Taiwan’s Golden Pin awards focus on products for the global Chinese community
Chinese spirit reflected in works in Golden Pin Concept Design Award

There are dozens of design awards around the world, but Taiwan’s Golden Pin strays from the pack in one important way, by considering how design serves the world’s ethnic Chinese community. That’s the explicit focus of the Golden Pin Concept Design Award, which is being given this year for the first time to conceptual products that serve the unique needs of Chinese people.
“Philosophies, ideologies, principles and symbolism, often ancient in origin, are an integral component of modern huaren societies,” reads the award’s official preamble. “And yet the role the huaren world plays in shaping the design of everyday objects remains largely unexplored.”
International designers have taken notice: Golden Pin received 2,384 entries from 17 countries around the world. These have been whittled down to 45 finalists from Taiwan and the mainland. Lee Weilang, creative director of Taiwan’s Afterain Design Studio and one of the award’s judges, says this is because non-Chinese designers have a hard time grasping the idea of zhong guan, or Chinese spirit. “This concept is already difficult for huaren people to grasp. For people from outside the huaren group, it’s likely even harder,” he says.

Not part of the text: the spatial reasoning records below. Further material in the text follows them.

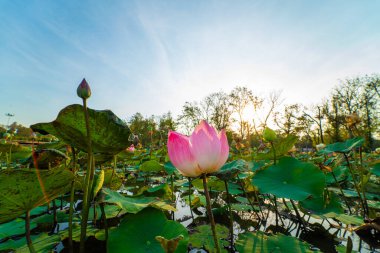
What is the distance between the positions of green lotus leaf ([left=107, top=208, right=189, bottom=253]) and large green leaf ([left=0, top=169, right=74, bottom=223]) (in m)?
0.28

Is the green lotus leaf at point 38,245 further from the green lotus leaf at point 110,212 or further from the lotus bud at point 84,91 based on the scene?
the lotus bud at point 84,91

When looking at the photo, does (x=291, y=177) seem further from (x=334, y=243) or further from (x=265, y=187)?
(x=334, y=243)

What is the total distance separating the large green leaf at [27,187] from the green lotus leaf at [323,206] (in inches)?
52.5

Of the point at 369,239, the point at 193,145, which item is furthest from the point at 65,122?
the point at 369,239

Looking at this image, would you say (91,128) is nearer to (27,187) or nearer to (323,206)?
(27,187)

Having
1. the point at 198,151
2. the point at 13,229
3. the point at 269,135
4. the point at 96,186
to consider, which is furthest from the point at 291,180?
the point at 13,229

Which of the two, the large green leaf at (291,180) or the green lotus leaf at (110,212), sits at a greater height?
the large green leaf at (291,180)

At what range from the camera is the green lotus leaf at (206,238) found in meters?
1.04

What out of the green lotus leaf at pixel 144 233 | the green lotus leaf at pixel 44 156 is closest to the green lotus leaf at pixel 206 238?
the green lotus leaf at pixel 144 233

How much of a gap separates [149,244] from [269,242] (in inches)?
20.1

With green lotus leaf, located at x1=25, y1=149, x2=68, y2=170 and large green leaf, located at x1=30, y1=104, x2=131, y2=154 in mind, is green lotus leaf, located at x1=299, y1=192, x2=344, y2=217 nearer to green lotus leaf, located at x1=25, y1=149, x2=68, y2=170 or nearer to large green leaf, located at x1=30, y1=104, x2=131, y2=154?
large green leaf, located at x1=30, y1=104, x2=131, y2=154

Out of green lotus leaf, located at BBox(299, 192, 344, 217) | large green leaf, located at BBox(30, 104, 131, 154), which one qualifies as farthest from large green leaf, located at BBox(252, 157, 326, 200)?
large green leaf, located at BBox(30, 104, 131, 154)

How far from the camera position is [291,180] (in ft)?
4.04

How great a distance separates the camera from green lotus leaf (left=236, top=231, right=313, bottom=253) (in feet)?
2.83
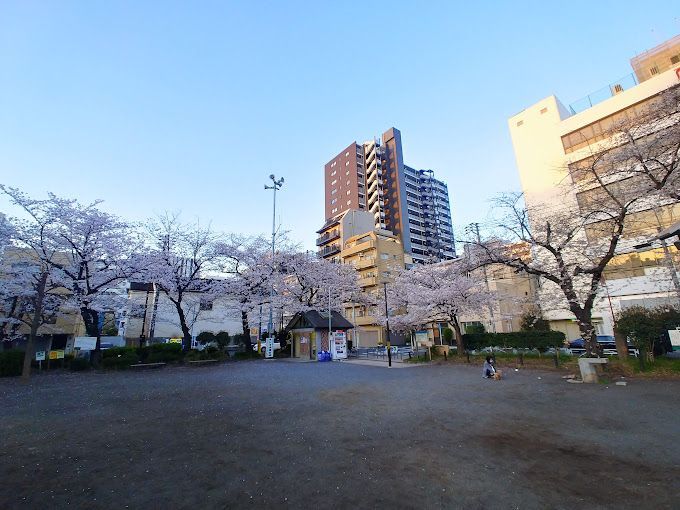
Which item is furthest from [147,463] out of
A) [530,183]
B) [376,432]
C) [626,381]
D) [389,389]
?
[530,183]

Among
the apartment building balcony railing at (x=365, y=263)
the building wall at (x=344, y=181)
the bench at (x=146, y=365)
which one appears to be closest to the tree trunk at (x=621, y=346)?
the bench at (x=146, y=365)

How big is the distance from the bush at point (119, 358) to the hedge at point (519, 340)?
24029 millimetres

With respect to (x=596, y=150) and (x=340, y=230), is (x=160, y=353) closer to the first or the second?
(x=596, y=150)

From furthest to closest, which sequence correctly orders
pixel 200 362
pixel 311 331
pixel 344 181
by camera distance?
pixel 344 181 → pixel 311 331 → pixel 200 362

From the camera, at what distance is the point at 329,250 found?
2467 inches

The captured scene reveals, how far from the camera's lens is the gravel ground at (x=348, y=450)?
13.1ft

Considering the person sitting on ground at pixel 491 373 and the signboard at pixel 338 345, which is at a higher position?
the signboard at pixel 338 345

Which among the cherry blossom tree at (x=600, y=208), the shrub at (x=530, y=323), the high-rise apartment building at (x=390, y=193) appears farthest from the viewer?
the high-rise apartment building at (x=390, y=193)

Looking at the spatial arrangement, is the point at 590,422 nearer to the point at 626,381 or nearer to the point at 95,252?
the point at 626,381

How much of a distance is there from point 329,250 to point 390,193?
2175 centimetres

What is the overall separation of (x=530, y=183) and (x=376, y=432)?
116ft

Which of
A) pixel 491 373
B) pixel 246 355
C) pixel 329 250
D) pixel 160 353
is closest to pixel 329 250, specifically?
pixel 329 250

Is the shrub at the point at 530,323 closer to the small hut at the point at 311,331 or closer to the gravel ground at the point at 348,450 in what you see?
the small hut at the point at 311,331

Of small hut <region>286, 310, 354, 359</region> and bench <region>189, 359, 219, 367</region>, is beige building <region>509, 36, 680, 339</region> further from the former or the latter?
bench <region>189, 359, 219, 367</region>
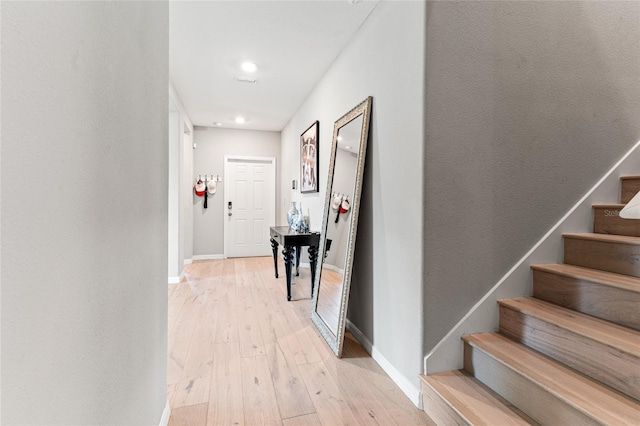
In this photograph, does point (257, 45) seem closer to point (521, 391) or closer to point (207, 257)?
point (521, 391)

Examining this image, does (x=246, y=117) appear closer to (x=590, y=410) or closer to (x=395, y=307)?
(x=395, y=307)

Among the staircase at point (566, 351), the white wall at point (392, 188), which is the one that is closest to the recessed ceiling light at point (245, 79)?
the white wall at point (392, 188)

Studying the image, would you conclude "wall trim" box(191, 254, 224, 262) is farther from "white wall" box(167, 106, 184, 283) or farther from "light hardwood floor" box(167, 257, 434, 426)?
"light hardwood floor" box(167, 257, 434, 426)

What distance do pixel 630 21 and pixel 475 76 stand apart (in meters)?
1.34

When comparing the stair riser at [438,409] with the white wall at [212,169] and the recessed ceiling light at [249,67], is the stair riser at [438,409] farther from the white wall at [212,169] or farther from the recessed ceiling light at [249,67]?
the white wall at [212,169]

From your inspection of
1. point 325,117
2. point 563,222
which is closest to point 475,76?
point 563,222

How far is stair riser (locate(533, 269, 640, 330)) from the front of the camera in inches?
55.7

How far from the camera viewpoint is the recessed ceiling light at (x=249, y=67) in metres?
3.20

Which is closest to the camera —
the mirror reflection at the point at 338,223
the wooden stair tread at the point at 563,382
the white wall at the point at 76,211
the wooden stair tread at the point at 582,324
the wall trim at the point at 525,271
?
the white wall at the point at 76,211

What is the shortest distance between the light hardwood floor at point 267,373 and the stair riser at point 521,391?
39 centimetres

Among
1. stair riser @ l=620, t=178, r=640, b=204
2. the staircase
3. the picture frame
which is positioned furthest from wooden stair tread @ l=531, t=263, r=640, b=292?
the picture frame

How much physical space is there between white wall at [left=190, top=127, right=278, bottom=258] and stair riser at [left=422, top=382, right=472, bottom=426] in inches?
201

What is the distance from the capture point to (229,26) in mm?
2541

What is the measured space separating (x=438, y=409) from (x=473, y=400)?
177mm
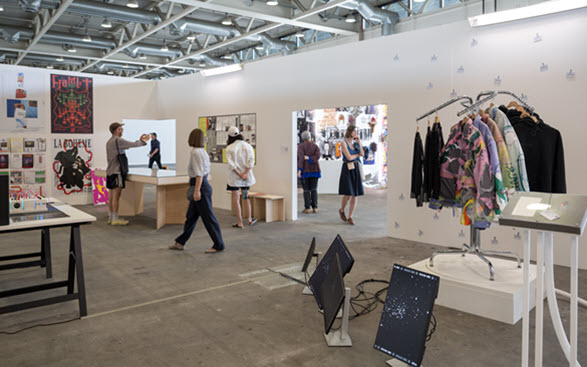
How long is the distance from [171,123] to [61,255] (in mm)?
16770

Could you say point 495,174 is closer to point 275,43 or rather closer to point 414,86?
point 414,86

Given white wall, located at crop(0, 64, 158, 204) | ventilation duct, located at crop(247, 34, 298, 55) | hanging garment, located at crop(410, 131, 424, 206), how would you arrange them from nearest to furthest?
hanging garment, located at crop(410, 131, 424, 206) → white wall, located at crop(0, 64, 158, 204) → ventilation duct, located at crop(247, 34, 298, 55)

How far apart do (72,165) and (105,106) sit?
4.73 feet

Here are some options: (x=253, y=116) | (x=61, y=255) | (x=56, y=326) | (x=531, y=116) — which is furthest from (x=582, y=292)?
(x=253, y=116)

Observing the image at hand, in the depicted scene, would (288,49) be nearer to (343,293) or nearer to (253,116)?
(253,116)

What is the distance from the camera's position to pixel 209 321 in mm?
3381

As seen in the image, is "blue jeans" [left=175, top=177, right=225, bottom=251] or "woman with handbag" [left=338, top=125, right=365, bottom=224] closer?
"blue jeans" [left=175, top=177, right=225, bottom=251]

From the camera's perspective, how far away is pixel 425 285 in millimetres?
2602

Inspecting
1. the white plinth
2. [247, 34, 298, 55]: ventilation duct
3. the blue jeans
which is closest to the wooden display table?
the blue jeans

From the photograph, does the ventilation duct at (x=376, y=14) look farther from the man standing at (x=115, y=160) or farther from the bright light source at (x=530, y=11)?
the man standing at (x=115, y=160)

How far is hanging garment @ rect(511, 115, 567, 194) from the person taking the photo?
3682 millimetres

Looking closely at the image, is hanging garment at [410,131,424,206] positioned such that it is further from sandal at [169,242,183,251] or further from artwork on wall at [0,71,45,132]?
artwork on wall at [0,71,45,132]

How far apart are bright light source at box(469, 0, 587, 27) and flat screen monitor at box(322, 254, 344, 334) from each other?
12.1 ft

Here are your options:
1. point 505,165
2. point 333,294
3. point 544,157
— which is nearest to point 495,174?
point 505,165
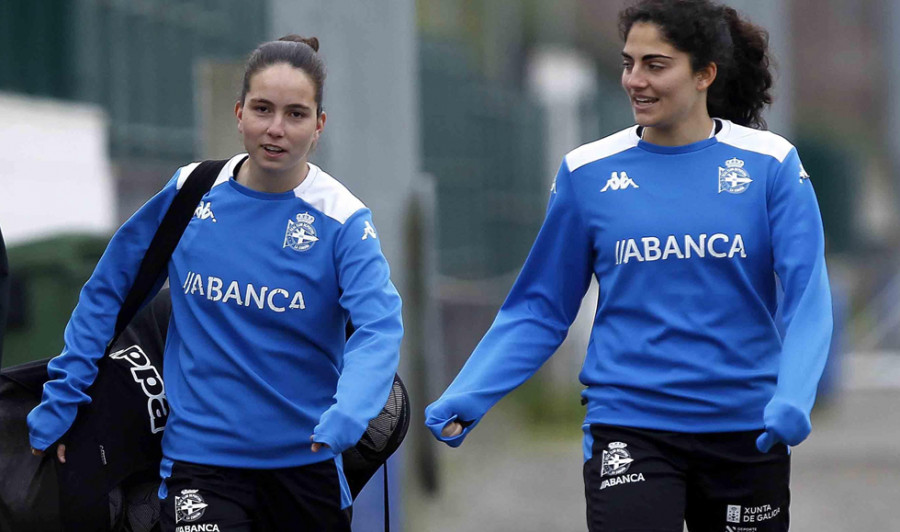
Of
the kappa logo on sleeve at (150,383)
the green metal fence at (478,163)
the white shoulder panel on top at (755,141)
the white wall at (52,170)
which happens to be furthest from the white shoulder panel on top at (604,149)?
the green metal fence at (478,163)

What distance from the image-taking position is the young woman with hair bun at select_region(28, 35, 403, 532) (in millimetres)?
4508

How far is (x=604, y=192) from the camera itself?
4.70 meters

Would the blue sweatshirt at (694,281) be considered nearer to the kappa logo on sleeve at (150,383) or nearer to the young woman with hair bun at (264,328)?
the young woman with hair bun at (264,328)

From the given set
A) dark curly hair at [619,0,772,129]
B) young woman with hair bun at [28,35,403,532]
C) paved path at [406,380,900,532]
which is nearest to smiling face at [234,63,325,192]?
young woman with hair bun at [28,35,403,532]

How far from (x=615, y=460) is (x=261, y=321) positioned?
103cm

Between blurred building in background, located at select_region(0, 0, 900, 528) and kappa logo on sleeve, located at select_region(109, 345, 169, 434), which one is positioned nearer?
kappa logo on sleeve, located at select_region(109, 345, 169, 434)

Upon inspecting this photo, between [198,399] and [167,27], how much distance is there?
19.6 feet

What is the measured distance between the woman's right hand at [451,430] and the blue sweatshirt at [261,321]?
244 millimetres

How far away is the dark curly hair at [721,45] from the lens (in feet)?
15.2

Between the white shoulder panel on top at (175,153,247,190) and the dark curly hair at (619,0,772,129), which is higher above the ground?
the dark curly hair at (619,0,772,129)

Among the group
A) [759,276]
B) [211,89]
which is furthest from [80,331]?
[211,89]

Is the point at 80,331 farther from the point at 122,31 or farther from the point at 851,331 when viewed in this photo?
the point at 851,331

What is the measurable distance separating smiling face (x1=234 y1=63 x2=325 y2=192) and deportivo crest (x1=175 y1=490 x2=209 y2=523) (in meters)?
0.90

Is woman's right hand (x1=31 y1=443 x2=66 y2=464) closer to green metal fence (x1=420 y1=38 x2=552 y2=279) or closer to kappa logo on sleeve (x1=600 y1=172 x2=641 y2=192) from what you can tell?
kappa logo on sleeve (x1=600 y1=172 x2=641 y2=192)
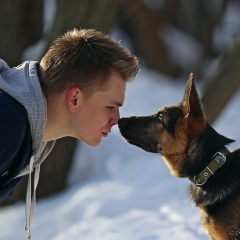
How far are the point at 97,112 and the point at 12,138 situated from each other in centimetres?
60

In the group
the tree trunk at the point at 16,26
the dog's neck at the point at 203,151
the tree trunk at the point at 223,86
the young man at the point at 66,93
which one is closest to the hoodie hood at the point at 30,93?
the young man at the point at 66,93

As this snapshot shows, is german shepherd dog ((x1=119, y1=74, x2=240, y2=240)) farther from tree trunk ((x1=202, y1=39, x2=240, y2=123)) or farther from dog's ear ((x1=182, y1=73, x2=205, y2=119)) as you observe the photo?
tree trunk ((x1=202, y1=39, x2=240, y2=123))

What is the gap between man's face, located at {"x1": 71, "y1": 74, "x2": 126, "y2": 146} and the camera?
13.2 feet

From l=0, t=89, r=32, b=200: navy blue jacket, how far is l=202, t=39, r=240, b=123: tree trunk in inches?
188

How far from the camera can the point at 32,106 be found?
151 inches

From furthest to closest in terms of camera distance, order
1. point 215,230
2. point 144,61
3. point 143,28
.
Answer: point 144,61, point 143,28, point 215,230

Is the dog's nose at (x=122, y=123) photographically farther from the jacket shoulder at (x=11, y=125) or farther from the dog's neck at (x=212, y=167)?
the jacket shoulder at (x=11, y=125)

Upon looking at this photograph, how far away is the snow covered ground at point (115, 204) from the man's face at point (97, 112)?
207cm

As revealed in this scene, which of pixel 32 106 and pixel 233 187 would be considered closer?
pixel 32 106

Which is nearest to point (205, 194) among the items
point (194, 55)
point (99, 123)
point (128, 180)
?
point (99, 123)

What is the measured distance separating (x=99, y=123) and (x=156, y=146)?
3.57 ft

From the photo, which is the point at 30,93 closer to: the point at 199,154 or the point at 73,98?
the point at 73,98

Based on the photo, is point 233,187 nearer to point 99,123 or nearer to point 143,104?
point 99,123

Finalists include Link Hanger by Jia-jin Lin, who reinterpreted traditional Taiwanese window frames to create an interlocking clothes hanger, and Yan Shi Cai Yao, a project by the Southern Taiwan University of Science and Technology to create individually packaged Chinese medicine blends. China Central Academy of Fine Arts was shortlisted for A Shining White Orb of the Full Moon, a hotel based on an ancient poem by Li Bai.
But huaren design isn’t limited to the Concept Design Awards: the concept also informs many of the 565 winners of Golden Pin’s long-established Design Mark awards for completed products, architecture and graphic design.